◆ Data for this exercise:
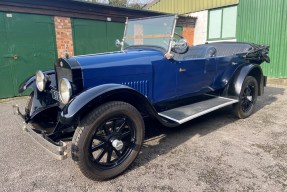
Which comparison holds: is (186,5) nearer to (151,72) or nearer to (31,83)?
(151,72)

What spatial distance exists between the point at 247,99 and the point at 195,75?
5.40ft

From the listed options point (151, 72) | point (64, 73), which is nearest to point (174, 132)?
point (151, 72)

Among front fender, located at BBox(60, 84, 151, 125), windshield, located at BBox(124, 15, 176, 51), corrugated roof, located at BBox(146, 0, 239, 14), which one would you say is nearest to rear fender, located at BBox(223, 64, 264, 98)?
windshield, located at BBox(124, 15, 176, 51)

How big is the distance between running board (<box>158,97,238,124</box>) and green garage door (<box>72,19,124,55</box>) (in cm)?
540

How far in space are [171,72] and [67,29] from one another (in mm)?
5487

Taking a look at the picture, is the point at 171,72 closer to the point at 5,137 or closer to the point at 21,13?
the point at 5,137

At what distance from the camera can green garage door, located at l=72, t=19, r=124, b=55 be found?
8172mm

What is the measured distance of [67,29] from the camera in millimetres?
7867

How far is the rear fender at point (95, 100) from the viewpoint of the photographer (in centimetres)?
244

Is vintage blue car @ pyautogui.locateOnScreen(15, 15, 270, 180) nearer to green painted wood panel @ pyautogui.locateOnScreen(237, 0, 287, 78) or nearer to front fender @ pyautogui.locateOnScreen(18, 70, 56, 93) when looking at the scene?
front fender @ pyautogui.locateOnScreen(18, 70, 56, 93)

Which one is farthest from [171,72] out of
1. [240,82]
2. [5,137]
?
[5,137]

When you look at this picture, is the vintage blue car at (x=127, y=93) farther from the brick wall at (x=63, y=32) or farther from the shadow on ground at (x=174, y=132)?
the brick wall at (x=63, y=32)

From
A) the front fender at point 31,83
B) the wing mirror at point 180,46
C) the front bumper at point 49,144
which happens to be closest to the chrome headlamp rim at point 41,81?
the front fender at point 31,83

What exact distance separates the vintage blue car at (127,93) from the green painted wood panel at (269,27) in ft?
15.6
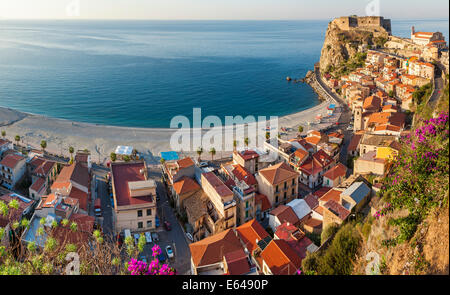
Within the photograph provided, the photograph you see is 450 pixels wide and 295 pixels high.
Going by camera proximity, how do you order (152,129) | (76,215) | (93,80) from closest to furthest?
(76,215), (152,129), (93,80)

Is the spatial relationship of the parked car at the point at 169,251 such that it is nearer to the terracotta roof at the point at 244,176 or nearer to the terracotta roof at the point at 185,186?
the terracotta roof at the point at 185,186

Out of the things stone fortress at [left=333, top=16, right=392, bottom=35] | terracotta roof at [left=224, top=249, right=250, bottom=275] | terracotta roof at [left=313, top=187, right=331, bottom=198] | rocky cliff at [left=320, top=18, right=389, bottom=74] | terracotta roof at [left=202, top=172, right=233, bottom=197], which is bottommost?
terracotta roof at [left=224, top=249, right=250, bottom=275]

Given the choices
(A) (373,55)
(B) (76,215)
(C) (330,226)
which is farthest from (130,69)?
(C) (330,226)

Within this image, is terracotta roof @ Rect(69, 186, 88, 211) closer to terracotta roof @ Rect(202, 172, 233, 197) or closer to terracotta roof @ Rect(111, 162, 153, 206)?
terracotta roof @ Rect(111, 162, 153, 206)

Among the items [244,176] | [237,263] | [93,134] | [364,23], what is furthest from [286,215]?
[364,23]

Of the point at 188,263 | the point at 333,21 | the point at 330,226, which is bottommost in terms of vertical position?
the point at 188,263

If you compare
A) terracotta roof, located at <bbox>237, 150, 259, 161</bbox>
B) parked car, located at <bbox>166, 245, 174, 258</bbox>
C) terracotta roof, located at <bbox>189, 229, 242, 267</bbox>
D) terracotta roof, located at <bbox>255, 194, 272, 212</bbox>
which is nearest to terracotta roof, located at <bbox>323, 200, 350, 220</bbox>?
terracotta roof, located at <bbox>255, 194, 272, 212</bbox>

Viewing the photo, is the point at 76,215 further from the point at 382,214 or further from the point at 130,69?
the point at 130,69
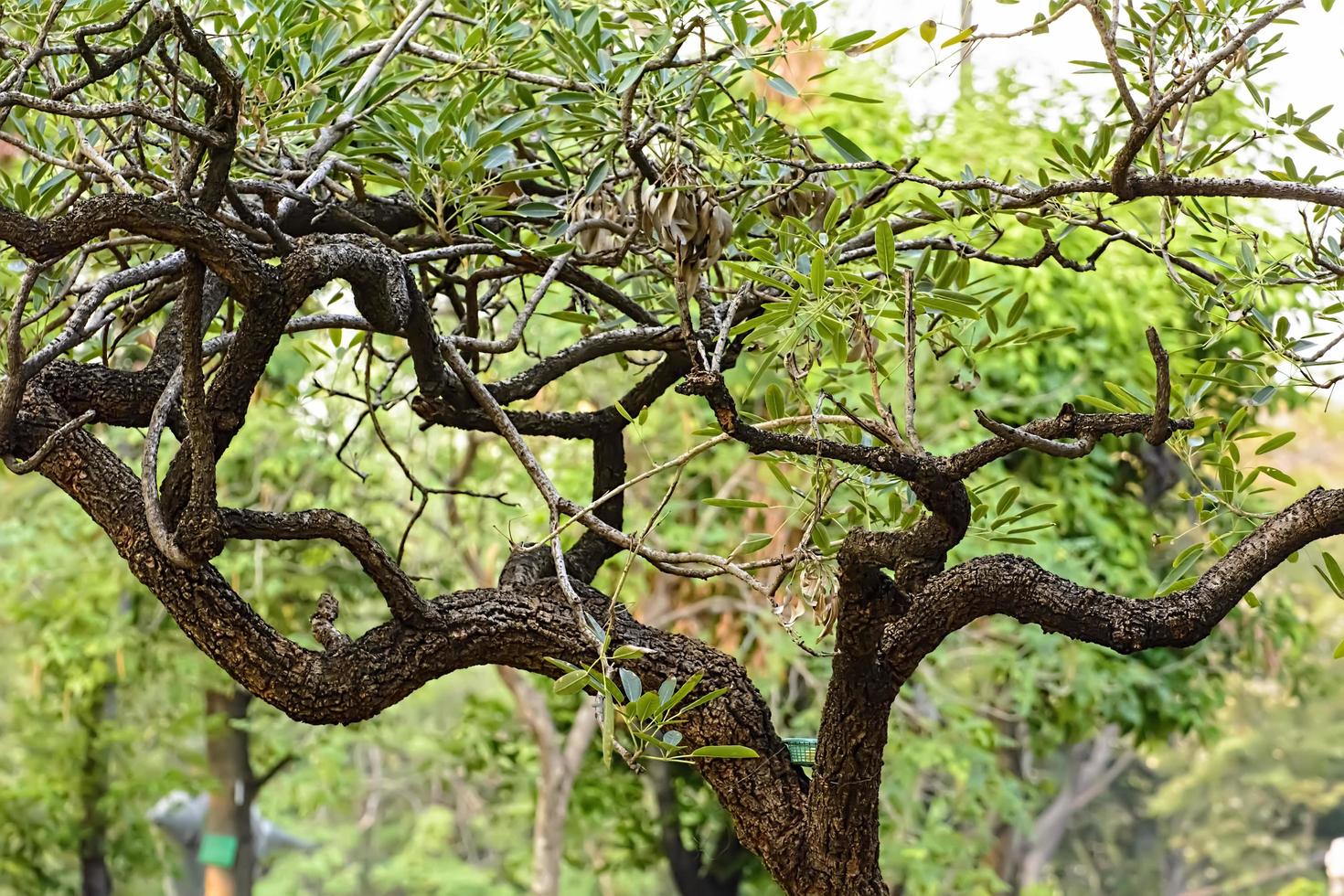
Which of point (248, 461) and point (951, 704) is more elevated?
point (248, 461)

* * *

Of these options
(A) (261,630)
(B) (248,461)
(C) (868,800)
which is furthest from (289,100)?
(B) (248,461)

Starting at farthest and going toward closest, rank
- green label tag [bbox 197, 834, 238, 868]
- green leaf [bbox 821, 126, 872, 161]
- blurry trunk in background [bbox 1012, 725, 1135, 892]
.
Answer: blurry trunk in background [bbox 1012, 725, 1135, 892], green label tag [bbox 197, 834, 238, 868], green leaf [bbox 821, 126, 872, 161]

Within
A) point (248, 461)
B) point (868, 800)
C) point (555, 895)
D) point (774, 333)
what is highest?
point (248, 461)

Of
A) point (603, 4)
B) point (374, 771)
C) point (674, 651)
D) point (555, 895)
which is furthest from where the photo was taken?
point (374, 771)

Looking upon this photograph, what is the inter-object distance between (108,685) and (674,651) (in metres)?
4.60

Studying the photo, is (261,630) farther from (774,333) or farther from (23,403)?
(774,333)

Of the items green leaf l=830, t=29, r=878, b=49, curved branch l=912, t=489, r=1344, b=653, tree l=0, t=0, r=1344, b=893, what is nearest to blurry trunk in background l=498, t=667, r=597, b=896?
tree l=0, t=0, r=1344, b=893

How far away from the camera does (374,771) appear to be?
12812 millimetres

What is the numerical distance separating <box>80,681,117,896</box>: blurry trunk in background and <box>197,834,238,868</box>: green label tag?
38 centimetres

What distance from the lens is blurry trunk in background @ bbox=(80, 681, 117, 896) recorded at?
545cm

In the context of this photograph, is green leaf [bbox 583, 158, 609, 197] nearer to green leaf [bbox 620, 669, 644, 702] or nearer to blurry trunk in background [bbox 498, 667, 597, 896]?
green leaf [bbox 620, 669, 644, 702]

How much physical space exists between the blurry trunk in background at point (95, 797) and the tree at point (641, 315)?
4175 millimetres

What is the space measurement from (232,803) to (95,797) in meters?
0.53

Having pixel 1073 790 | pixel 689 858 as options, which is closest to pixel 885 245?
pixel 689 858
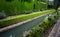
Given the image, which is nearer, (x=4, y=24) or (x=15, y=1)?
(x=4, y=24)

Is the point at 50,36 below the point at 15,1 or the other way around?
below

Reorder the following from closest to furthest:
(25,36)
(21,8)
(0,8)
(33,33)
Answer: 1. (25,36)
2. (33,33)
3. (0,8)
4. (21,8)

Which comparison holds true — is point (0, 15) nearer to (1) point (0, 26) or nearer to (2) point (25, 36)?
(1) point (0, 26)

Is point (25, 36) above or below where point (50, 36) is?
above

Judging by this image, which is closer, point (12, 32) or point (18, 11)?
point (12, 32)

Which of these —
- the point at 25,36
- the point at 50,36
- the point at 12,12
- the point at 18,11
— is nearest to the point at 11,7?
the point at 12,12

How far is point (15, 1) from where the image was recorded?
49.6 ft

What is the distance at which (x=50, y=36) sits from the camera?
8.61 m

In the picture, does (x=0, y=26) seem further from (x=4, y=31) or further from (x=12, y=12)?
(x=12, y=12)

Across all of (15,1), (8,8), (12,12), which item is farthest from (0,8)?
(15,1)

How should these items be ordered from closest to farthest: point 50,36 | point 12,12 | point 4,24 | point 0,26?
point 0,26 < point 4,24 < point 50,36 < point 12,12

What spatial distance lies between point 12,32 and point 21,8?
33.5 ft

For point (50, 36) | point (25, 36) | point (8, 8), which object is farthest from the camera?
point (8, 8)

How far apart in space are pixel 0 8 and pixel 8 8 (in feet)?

◆ Given task:
Duplicate every row from the one containing "Which one is farthest from [171,72] out of" down through the one containing "(76,215), (152,129), (93,80)", keeping each line unchanged and leaving the pictures out.

◆ Solution to the problem:
Which one is farthest from [171,72] out of
1. [240,82]
2. [5,137]
?
[5,137]

When you look at this picture, is the vintage blue car at (x=127, y=93) farther from the brick wall at (x=63, y=32) or farther from the shadow on ground at (x=174, y=132)?
the brick wall at (x=63, y=32)

From
A) the front fender at point 31,83
B) the wing mirror at point 180,46
C) the front bumper at point 49,144
which happens to be closest to the chrome headlamp rim at point 41,81?
the front fender at point 31,83

What exact distance separates the vintage blue car at (127,93) from the green painted wood panel at (269,27) in ft?
15.6
Within the photograph provided, the photograph you see is 450 pixels wide and 295 pixels high.
Going by camera proximity, how do you order (152,129) | (76,215) | (93,80) from closest to furthest?
(76,215), (152,129), (93,80)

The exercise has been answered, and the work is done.